Journal of Clinical and Cellular Immunology
Open Access

ISSN: 2155-9899

Persistent olfaction loss is directly associated with eosinophilic infiltration during chronic rhino sinusitis with nasal polyp

10th World Summit on Immunology and Immunotherapy

August 30-31 2022 | Webinar

Vikramsingh Gujar

Northwestern University, Chicago, USA

Scientific Tracks Abstracts: J Clin Cell Immunol

Abstract :

Chronic rhino sinusitis (CRS) is a common medical condition that leads to almost 14 million physician visits and 250,000 sinus surgeries annually in the United States. CRS is divided into two main phenotypes, CRS with nasal polyps (CRSwNP) and CRS without nasal polyps (CRSsNP). Patients with CRSwNP experience significant loss of olfaction even after endoscopic sinus surgery. However, the molecular mechanism behind this olfaction loss during CRS has not been completely understood. To determine the underlying mechanisms of persistent olfactory loss, we developed a novel sponge-based method for collecting nasal secretions to identify the associated biomarkers. In addition, we identified the eosinophilic biomarkers in the nasal mucus of patients suffering from CRS and established a direct correlation between eosinophilic infiltration and smell loss. The eosinophil biomarkers from olfactory biopsies were also directly correlated with olfactory dysfunction and are better indicators than clinical parameters like the presence of polyps and radiographic opacification.

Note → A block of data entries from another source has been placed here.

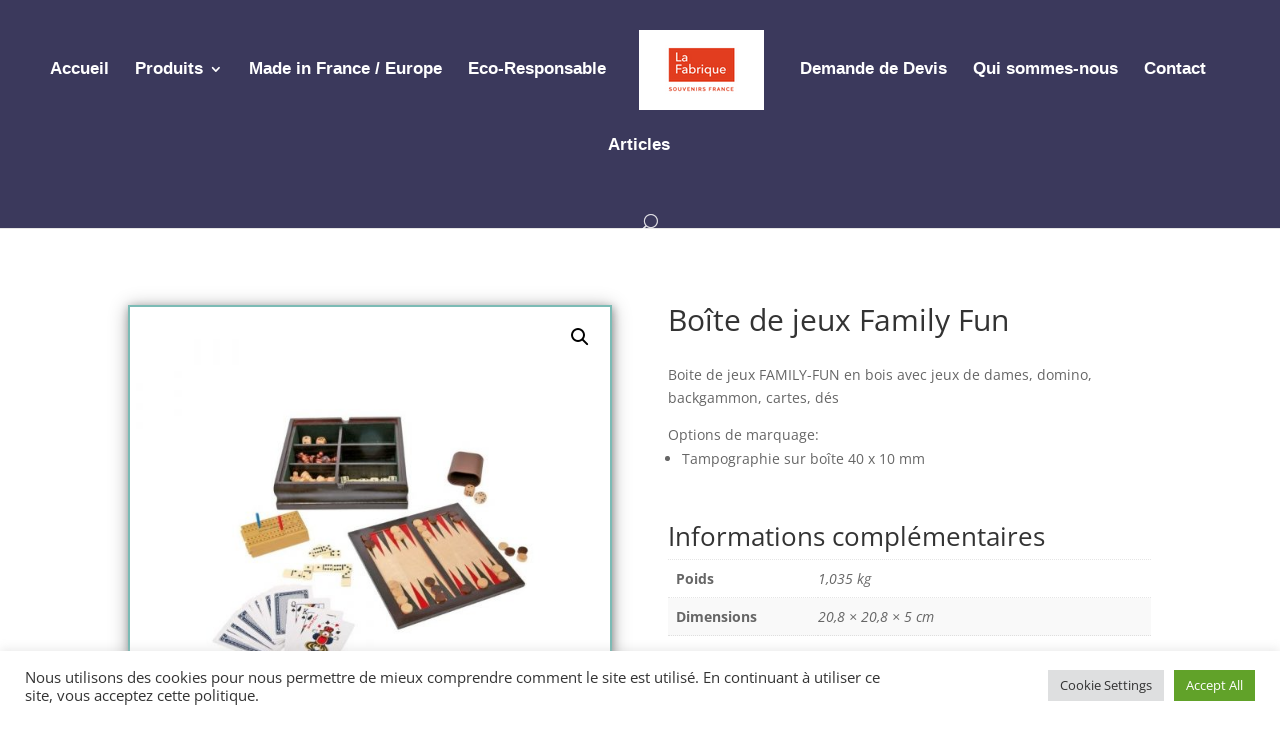

--- FILE ---
content_type: text/css
request_url: https://lafabrique-souvenirs-france.fr/wp-content/et-cache/1080/et-divi-dynamic-tb-1898-tb-10-1080-late.css?ver=1764849183
body_size: 105
content:
@font-face{font-family:ETmodules;font-display:block;src:url(//lafabrique-souvenirs-france.fr/wp-content/themes/Divi/core/admin/fonts/modules/social/modules.eot);src:url(//lafabrique-souvenirs-france.fr/wp-content/themes/Divi/core/admin/fonts/modules/social/modules.eot?#iefix) format("embedded-opentype"),url(//lafabrique-souvenirs-france.fr/wp-content/themes/Divi/core/admin/fonts/modules/social/modules.woff) format("woff"),url(//lafabrique-souvenirs-france.fr/wp-content/themes/Divi/core/admin/fonts/modules/social/modules.ttf) format("truetype"),url(//lafabrique-souvenirs-france.fr/wp-content/themes/Divi/core/admin/fonts/modules/social/modules.svg#ETmodules) format("svg");font-weight:400;font-style:normal}

--- FILE ---
content_type: text/css
request_url: https://lafabrique-souvenirs-france.fr/wp-content/themes/WMD%20child%20theme/style.css?ver=4.27.4
body_size: 290
content:
/*======================================
Theme Name: WebMyDay
Theme URI: https://divicake.com/
Description: Thème enfant généré par Webmyday.io
Version: 4.0
Author: Webmyday.io
Author URI: https://www.webmyday.io
Template: Divi
======================================*/


/* Ajoutez ici votre CSS personnalisé */


/* Enlever la Sidebar de WordPress sur toutes les Pages */
#main-content .container:before {background: none;}
 
@media (min-width: 981px){
#left-area {
    width: 100%;
    padding: 23px 0px 0px !important;
    float: none !important;
}
}

.page  #sidebar {display:none;}


/* Enlever le titre de la page sur toutes les Pages */
.page > .main_title { display: none !important; }



--- FILE ---
content_type: text/css
request_url: https://lafabrique-souvenirs-france.fr/wp-content/et-cache/1080/et-divi-dynamic-tb-1898-tb-10-1080-late.css
body_size: 105
content:
@font-face{font-family:ETmodules;font-display:block;src:url(//lafabrique-souvenirs-france.fr/wp-content/themes/Divi/core/admin/fonts/modules/social/modules.eot);src:url(//lafabrique-souvenirs-france.fr/wp-content/themes/Divi/core/admin/fonts/modules/social/modules.eot?#iefix) format("embedded-opentype"),url(//lafabrique-souvenirs-france.fr/wp-content/themes/Divi/core/admin/fonts/modules/social/modules.woff) format("woff"),url(//lafabrique-souvenirs-france.fr/wp-content/themes/Divi/core/admin/fonts/modules/social/modules.ttf) format("truetype"),url(//lafabrique-souvenirs-france.fr/wp-content/themes/Divi/core/admin/fonts/modules/social/modules.svg#ETmodules) format("svg");font-weight:400;font-style:normal}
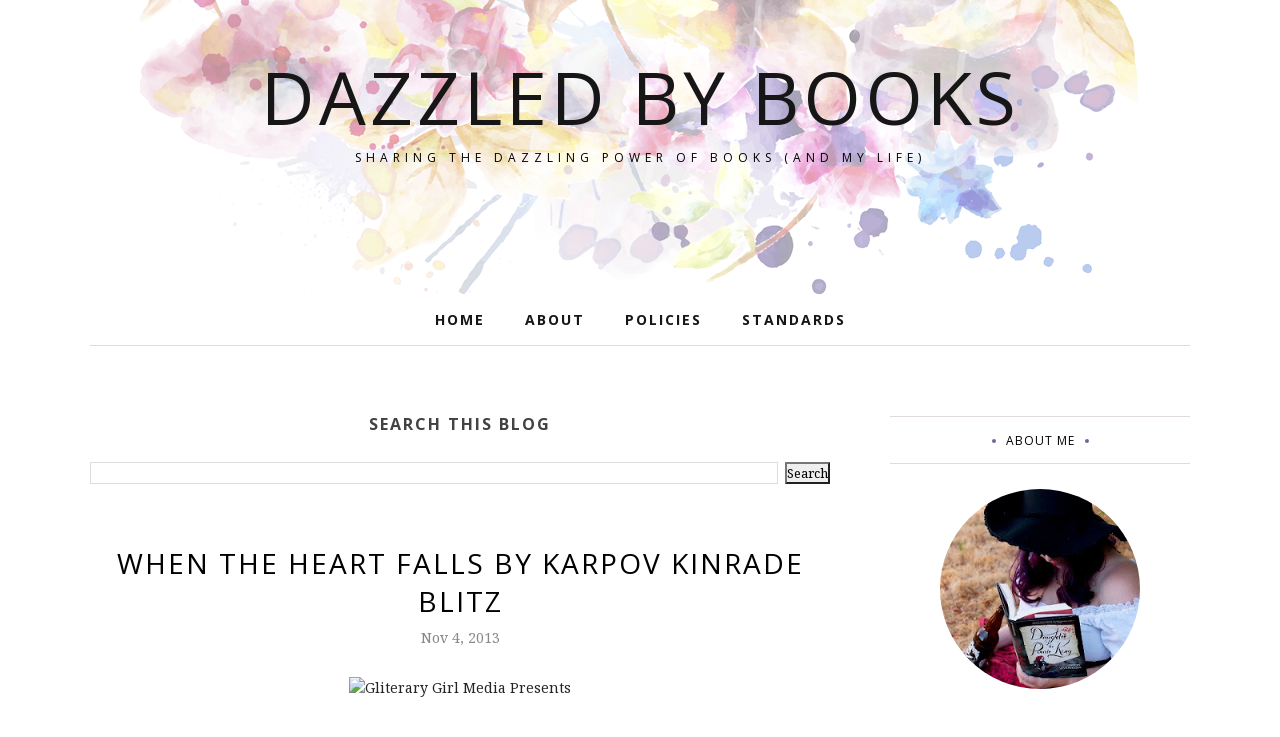

--- FILE ---
content_type: text/html; charset=utf-8
request_url: https://www.google.com/recaptcha/api2/aframe
body_size: 263
content:
<!DOCTYPE HTML><html><head><meta http-equiv="content-type" content="text/html; charset=UTF-8"></head><body><script nonce="mk5-7-Zwsmdf2bXB3drtfw">/** Anti-fraud and anti-abuse applications only. See google.com/recaptcha */ try{var clients={'sodar':'https://pagead2.googlesyndication.com/pagead/sodar?'};window.addEventListener("message",function(a){try{if(a.source===window.parent){var b=JSON.parse(a.data);var c=clients[b['id']];if(c){var d=document.createElement('img');d.src=c+b['params']+'&rc='+(localStorage.getItem("rc::a")?sessionStorage.getItem("rc::b"):"");window.document.body.appendChild(d);sessionStorage.setItem("rc::e",parseInt(sessionStorage.getItem("rc::e")||0)+1);localStorage.setItem("rc::h",'1769731766586');}}}catch(b){}});window.parent.postMessage("_grecaptcha_ready", "*");}catch(b){}</script></body></html>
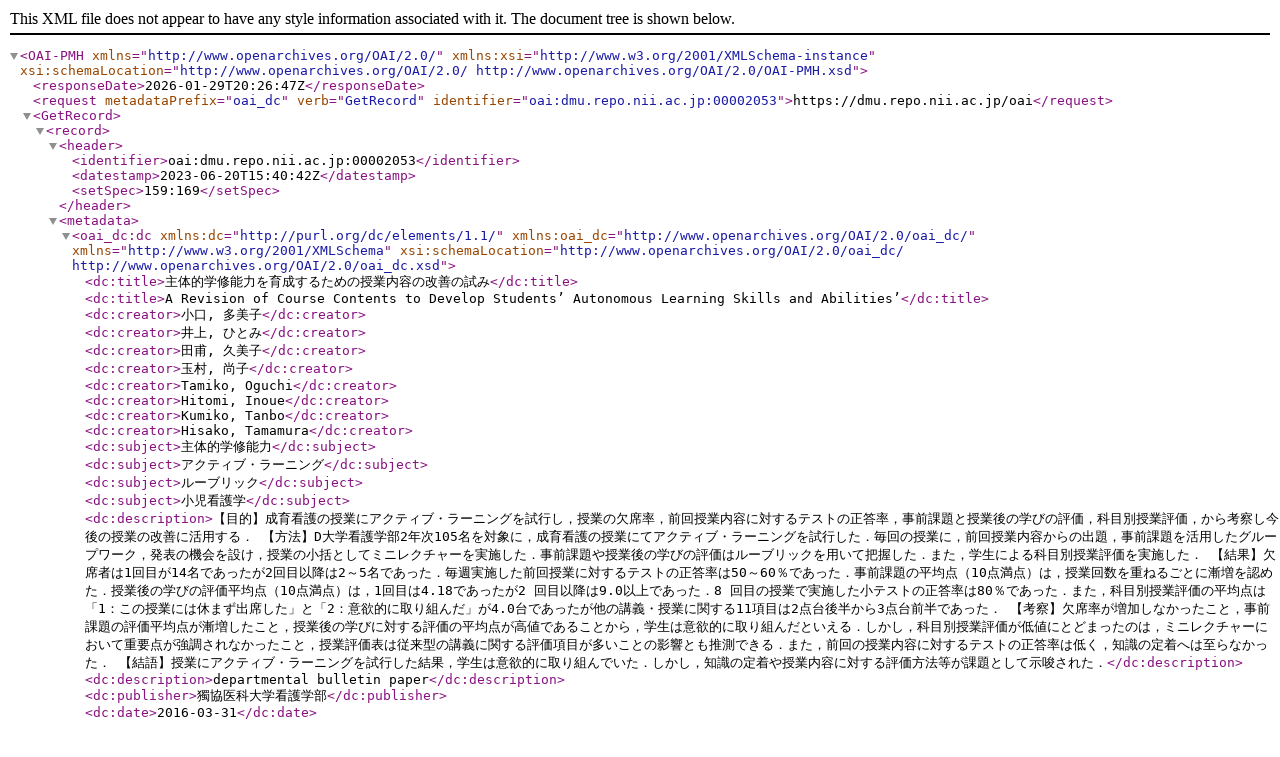

--- FILE ---
content_type: text/xml; charset=utf-8
request_url: https://dmu.repo.nii.ac.jp/oai?verb=GetRecord&metadataPrefix=oai_dc&identifier=oai:dmu.repo.nii.ac.jp:00002053
body_size: 2072
content:
<?xml version='1.0' encoding='UTF-8'?>
<OAI-PMH xmlns="http://www.openarchives.org/OAI/2.0/" xmlns:xsi="http://www.w3.org/2001/XMLSchema-instance" xsi:schemaLocation="http://www.openarchives.org/OAI/2.0/ http://www.openarchives.org/OAI/2.0/OAI-PMH.xsd">
  <responseDate>2026-01-29T20:26:47Z</responseDate>
  <request metadataPrefix="oai_dc" verb="GetRecord" identifier="oai:dmu.repo.nii.ac.jp:00002053">https://dmu.repo.nii.ac.jp/oai</request>
  <GetRecord>
    <record>
      <header>
        <identifier>oai:dmu.repo.nii.ac.jp:00002053</identifier>
        <datestamp>2023-06-20T15:40:42Z</datestamp>
        <setSpec>159:169</setSpec>
      </header>
      <metadata>
        <oai_dc:dc xmlns:dc="http://purl.org/dc/elements/1.1/" xmlns:oai_dc="http://www.openarchives.org/OAI/2.0/oai_dc/" xmlns="http://www.w3.org/2001/XMLSchema" xsi:schemaLocation="http://www.openarchives.org/OAI/2.0/oai_dc/ http://www.openarchives.org/OAI/2.0/oai_dc.xsd">
          <dc:title>主体的学修能力を育成するための授業内容の改善の試み</dc:title>
          <dc:title>A Revision of Course Contents to Develop Students’ Autonomous Learning Skills and Abilities’</dc:title>
          <dc:creator>小口, 多美子</dc:creator>
          <dc:creator>井上, ひとみ</dc:creator>
          <dc:creator>田甫, 久美子</dc:creator>
          <dc:creator>玉村, 尚子</dc:creator>
          <dc:creator>Tamiko, Oguchi</dc:creator>
          <dc:creator>Hitomi, Inoue</dc:creator>
          <dc:creator>Kumiko, Tanbo</dc:creator>
          <dc:creator>Hisako, Tamamura</dc:creator>
          <dc:subject>主体的学修能力</dc:subject>
          <dc:subject>アクティブ・ラーニング</dc:subject>
          <dc:subject>ルーブリック</dc:subject>
          <dc:subject>小児看護学</dc:subject>
          <dc:description>【目的】成育看護の授業にアクティブ・ラーニングを試行し，授業の欠席率，前回授業内容に対するテストの正答率，事前課題と授業後の学びの評価，科目別授業評価，から考察し今後の授業の改善に活用する．
【方法】D大学看護学部2年次105名を対象に，成育看護の授業にてアクティブ・ラーニングを試行した．毎回の授業に，前回授業内容からの出題，事前課題を活用したグループワーク，発表の機会を設け，授業の小括としてミニレクチャーを実施した．事前課題や授業後の学びの評価はルーブリックを用いて把握した．また，学生による科目別授業評価を実施した．
【結果】欠席者は1回目が14名であったが2回目以降は2～5名であった．毎週実施した前回授業に対するテストの正答率は50～60％であった．事前課題の平均点（10点満点）は，授業回数を重ねるごとに漸増を認めた．授業後の学びの評価平均点（10点満点）は，1回目は4.18であったが2 回目以降は9.0以上であった．8 回目の授業で実施した小テストの正答率は80％であった．また，科目別授業評価の平均点は「1：この授業には休まず出席した」と「2：意欲的に取り組んだ」が4.0台であったが他の講義・授業に関する11項目は2点台後半から3点台前半であった．
【考察】欠席率が増加しなかったこと，事前課題の評価平均点が漸増したこと，授業後の学びに対する評価の平均点が高値であることから，学生は意欲的に取り組んだといえる．しかし，科目別授業評価が低値にとどまったのは，ミニレクチャーにおいて重要点が強調されなかったこと，授業評価表は従来型の講義に関する評価項目が多いことの影響とも推測できる．また，前回の授業内容に対するテストの正答率は低く，知識の定着へは至らなかった．
【結語】授業にアクティブ・ラーニングを試行した結果，学生は意欲的に取り組んでいた．しかし，知識の定着や授業内容に対する評価方法等が課題として示唆された．</dc:description>
          <dc:description>departmental bulletin paper</dc:description>
          <dc:publisher>獨協医科大学看護学部</dc:publisher>
          <dc:date>2016-03-31</dc:date>
          <dc:format>application/pdf</dc:format>
          <dc:identifier>獨協医科大学看護学部紀要</dc:identifier>
          <dc:identifier>9</dc:identifier>
          <dc:identifier>61</dc:identifier>
          <dc:identifier>71</dc:identifier>
          <dc:identifier>Bulletin of Dokkyo Medical University School of Nursing</dc:identifier>
          <dc:identifier>AA00629581</dc:identifier>
          <dc:identifier>18830005</dc:identifier>
          <dc:identifier>https://dmu.repo.nii.ac.jp/record/2053/files/BDMUSN-9-6.pdf</dc:identifier>
          <dc:identifier>https://dmu.repo.nii.ac.jp/records/2053</dc:identifier>
          <dc:language>jpn</dc:language>
          <dc:relation>40020864928</dc:relation>
          <dc:relation>2016287467</dc:relation>
        </oai_dc:dc>
      </metadata>
    </record>
  </GetRecord>
</OAI-PMH>
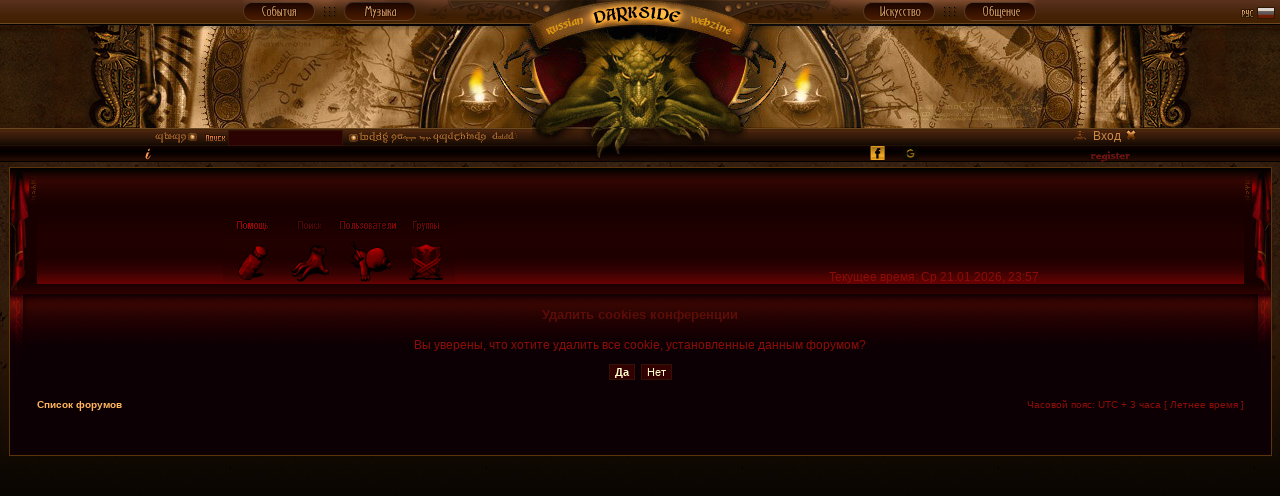

--- FILE ---
content_type: text/html; charset=utf-8
request_url: https://www.google.com/recaptcha/api2/aframe
body_size: 267
content:
<!DOCTYPE HTML><html><head><meta http-equiv="content-type" content="text/html; charset=UTF-8"></head><body><script nonce="yPpy7DLBd-AQDT6dH_fhmQ">/** Anti-fraud and anti-abuse applications only. See google.com/recaptcha */ try{var clients={'sodar':'https://pagead2.googlesyndication.com/pagead/sodar?'};window.addEventListener("message",function(a){try{if(a.source===window.parent){var b=JSON.parse(a.data);var c=clients[b['id']];if(c){var d=document.createElement('img');d.src=c+b['params']+'&rc='+(localStorage.getItem("rc::a")?sessionStorage.getItem("rc::b"):"");window.document.body.appendChild(d);sessionStorage.setItem("rc::e",parseInt(sessionStorage.getItem("rc::e")||0)+1);localStorage.setItem("rc::h",'1769025444606');}}}catch(b){}});window.parent.postMessage("_grecaptcha_ready", "*");}catch(b){}</script></body></html>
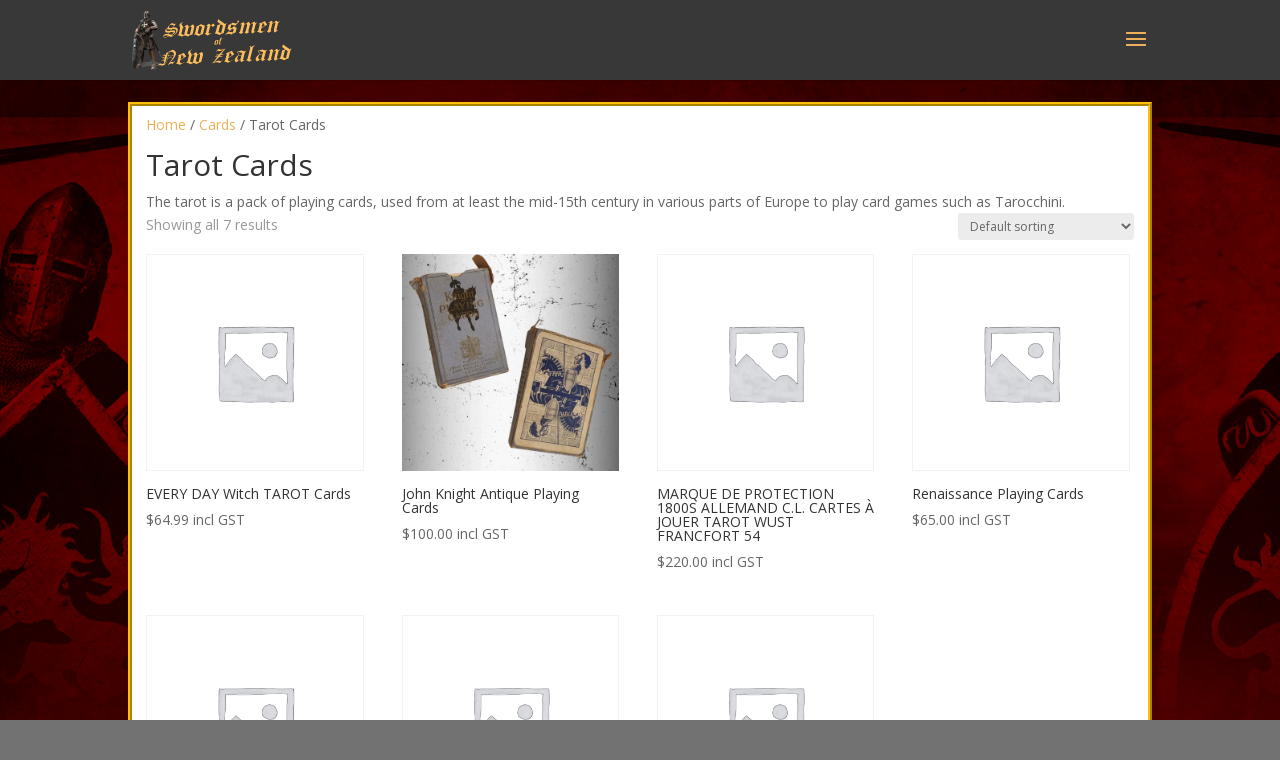

--- FILE ---
content_type: text/css
request_url: https://swordsmen.co.nz/wp-content/et-cache/1020/et-core-unified-cpt-deferred-1020.min.css?ver=1768272602
body_size: 636
content:
.et-db #et-boc .et-l .et_pb_section_0_tb_footer.et_pb_section{padding-top:0px;padding-bottom:0px;margin-top:0px;margin-bottom:0px;background-color:#383838!important}.et-db #et-boc .et-l .et_pb_row_0_tb_footer.et_pb_row{padding-top:0px!important;padding-bottom:0px!important;margin-top:0px!important;margin-bottom:0px!important;padding-top:0px;padding-bottom:0px}.et-db #et-boc .et-l .et_pb_text_0_tb_footer.et_pb_text a,.et-db #et-boc .et-l .et_pb_text_1_tb_footer.et_pb_text,.et-db #et-boc .et-l .et_pb_text_1_tb_footer.et_pb_text a,.et-db #et-boc .et-l .et_pb_text_1_tb_footer h1,.et-db #et-boc .et-l .et_pb_text_2_tb_footer.et_pb_text,.et-db #et-boc .et-l .et_pb_text_2_tb_footer.et_pb_text a,.et-db #et-boc .et-l .et_pb_text_2_tb_footer h1,.et-db #et-boc .et-l .et_pb_text_3_tb_footer.et_pb_text,.et-db #et-boc .et-l .et_pb_text_3_tb_footer.et_pb_text a,.et-db #et-boc .et-l .et_pb_text_3_tb_footer h1,.et-db #et-boc .et-l .et_pb_text_4_tb_footer.et_pb_text,.et-db #et-boc .et-l .et_pb_text_4_tb_footer.et_pb_text a,.et-db #et-boc .et-l .et_pb_text_4_tb_footer h1{color:#E09900!important}.et-db #et-boc .et-l .et_pb_text_0_tb_footer a{font-family:'Advent Pro',Helvetica,Arial,Lucida,sans-serif;font-weight:700;font-size:18px}.et-db #et-boc .et-l .et_pb_text_0_tb_footer h1{font-weight:700}.et-db #et-boc .et-l .et_pb_text_0_tb_footer{margin-top:1vh!important;margin-bottom:1vh!important}.et-db #et-boc .et-l .et_pb_section_1_tb_footer.et_pb_section{padding-top:0px;padding-bottom:0px;margin-top:0px;margin-bottom:0px;background-color:#282828!important}.et-db #et-boc .et-l .et_pb_row_1_tb_footer.et_pb_row{padding-top:1vh!important;padding-bottom:1vh!important;margin-top:0px!important;margin-bottom:0px!important;padding-top:1vh;padding-bottom:1vh}.et-db #et-boc .et-l .et_pb_text_1_tb_footer,.et-db #et-boc .et-l .et_pb_text_2_tb_footer,.et-db #et-boc .et-l .et_pb_text_3_tb_footer,.et-db #et-boc .et-l .et_pb_text_4_tb_footer{line-height:1em;font-family:'Advent Pro',Helvetica,Arial,Lucida,sans-serif;font-weight:600;font-size:18px;line-height:1em;margin-top:2vh!important;margin-bottom:3vh!important}.et-db #et-boc .et-l .et_pb_text_1_tb_footer a,.et-db #et-boc .et-l .et_pb_text_2_tb_footer a,.et-db #et-boc .et-l .et_pb_text_3_tb_footer a,.et-db #et-boc .et-l .et_pb_text_4_tb_footer a{font-family:'Advent Pro',Helvetica,Arial,Lucida,sans-serif;font-size:18px}.et-db #et-boc .et-l .et_pb_text_1_tb_footer ul li,.et-db #et-boc .et-l .et_pb_text_2_tb_footer ul li,.et-db #et-boc .et-l .et_pb_text_3_tb_footer ul li,.et-db #et-boc .et-l .et_pb_text_4_tb_footer ul li{font-family:'Abel',Helvetica,Arial,Lucida,sans-serif;font-size:18px}.et-db #et-boc .et-l .et_pb_text_1_tb_footer h6,.et-db #et-boc .et-l .et_pb_text_2_tb_footer h6,.et-db #et-boc .et-l .et_pb_text_3_tb_footer h6{font-family:'Abel',Helvetica,Arial,Lucida,sans-serif;font-weight:600;font-size:18px;color:#E09900!important}.et-db #et-boc .et-l .et_pb_text_1_tb_footer ul,.et-db #et-boc .et-l .et_pb_text_2_tb_footer ul,.et-db #et-boc .et-l .et_pb_text_3_tb_footer ul,.et-db #et-boc .et-l .et_pb_text_4_tb_footer ul{list-style-type:square!important;padding-left:1vw!important}.et-db #et-boc .et-l .et_pb_image_0_tb_footer{width:69%;text-align:left;margin-left:0}.et-db #et-boc .et-l .et_pb_text_4_tb_footer h6{font-family:'Abel',Helvetica,Arial,Lucida,sans-serif;font-weight:600;font-size:18px;color:#E09900!important;text-align:right}@media only screen and (max-width:980px){.et-db #et-boc .et-l .et_pb_image_0_tb_footer .et_pb_image_wrap img{width:auto}}@media only screen and (min-width:768px) and (max-width:980px){.et-db #et-boc .et-l .et_pb_column_1_tb_footer,.et-db #et-boc .et-l .et_pb_column_2_tb_footer,.et-db #et-boc .et-l .et_pb_column_4_tb_footer{display:none!important}}@media only screen and (max-width:767px){.et-db #et-boc .et-l .et_pb_column_1_tb_footer,.et-db #et-boc .et-l .et_pb_column_2_tb_footer,.et-db #et-boc .et-l .et_pb_column_4_tb_footer{display:none!important}.et-db #et-boc .et-l .et_pb_image_0_tb_footer .et_pb_image_wrap img{width:auto}}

The result from this study identified the biomarkers and mechanisms of olfactory dysfunction in CRS that will potentially identify new therapeutics for the management of this condition and for modulation of the olfactory dysfunction associated with it.

Biography :

Dr. Gujar's primary research focuses on understanding the cellular and molecular mechanisms underpinning chronic inflammatory diseases. Dr. Gujar did his bachelor's and master's in biotechnology in India and pursued his Ph.D. in Biomedical Sciences from the Oklahoma State University Center for Health Sciences. His Ph.D. work with Dr. Kenneth Miller established the critical role of the nerve growth factor signaling in converting acute to chronic inflammation. Currently, Dr. Gujar is working as a Postdoctoral Fellow with Dr. Bruce Tan at the Department of Otolaryngology, Feinberg School of Medicine, and Northwestern University. At Northwestern, his research is focused on studying the role of exosomes in intercellular communication and olfactory dysfunction during chronic sinonasal inflammation.